◆ Texte fourni
D’après le nombre de cacatoës que l’on voit vivants en Europe, on peut conclure que ces oiseaux sont faciles à prendre. Simplement nourris, ils supportent très-bien la captivité et les voyages. Quand on pense que chez nous, pour quelques dizaines de francs, on peut avoir un cacatoès de troisième ou de quatrième main, il faut en déduire que, dans leur patrie, leur prix est très-peu élevé.

Les cacatoës s’habituent vite à l’homme. Ils sont moins astucieux que les autres perroquets, et se montrent reconnaissants des bons traitements. Une mauvaise éducation seule les rend méchants et désagréables, et il est difficile de les corriger d’une mauvaise habitude. Leur excellente mémoire ne leur laisse rien oublier. Ils gardent le souvenir des injures ; une fois qu’un a perdu leur confiance, on ne peut plus la reconquérir. Ils sont rancuniers, et quelquefois même dangereux pour celui qui leur a fait du mal, C’est là peut-être le seul défaut des cacatoës. En somme, la douceur fait le fond de leur caractère.

Mais les cacatoës ont encore d’autres qualités : ce sont des oiseaux des mieux doués ; on les instruit aussi facilement que les perroquets les plus intelligents ; ils apprennent à parler ; ils savent joindre ensemble divers mots, et d’une manière sensée ; employer la phrase qui convient à la situation ; on peut leur enseigner divers tours d’adresse ; en un mot, ils sont intelligents à un haut degré.

◆ Consigne
Indiquez si chacune des affirmations suivantes concorde avec le texte sur les cacatoès, en répondant par oui ou non et en citant les mots décisifs du texte. (a) Les cacatoès sont plus astucieux que les autres perroquets. (b) Les cacatoès supportent bien la captivité et les voyages. (c) Quand on a perdu la confiance d'un cacatoès, on peut la regagner.

◆ Données fournies
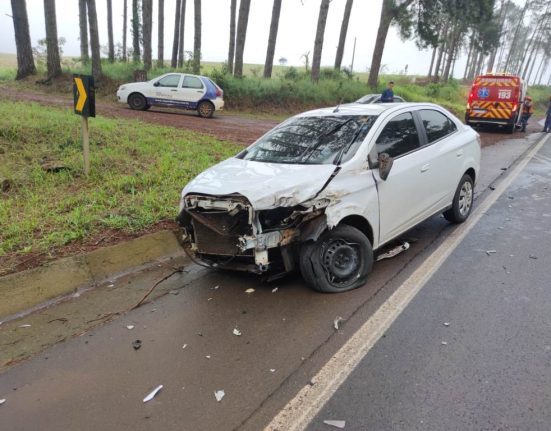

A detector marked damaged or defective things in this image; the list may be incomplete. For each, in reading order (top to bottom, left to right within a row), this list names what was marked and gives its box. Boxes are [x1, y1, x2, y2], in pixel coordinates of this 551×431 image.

damaged white sedan [177, 103, 478, 294]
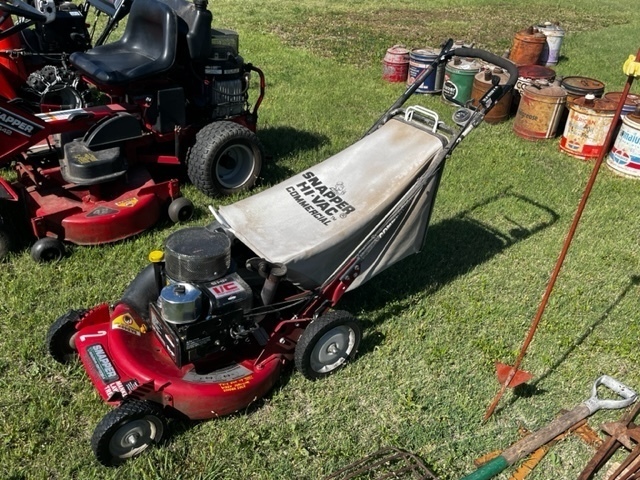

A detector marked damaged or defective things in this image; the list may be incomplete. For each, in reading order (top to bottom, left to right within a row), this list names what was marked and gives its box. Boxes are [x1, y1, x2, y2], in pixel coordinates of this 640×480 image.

◆ Réponse
(a) Non : « Ils sont moins astucieux que les autres perroquets ».
(b) Oui : « ils supportent très-bien la captivité et les voyages ».
(c) Non : « une fois qu’un a perdu leur confiance, on ne peut plus la reconquérir ».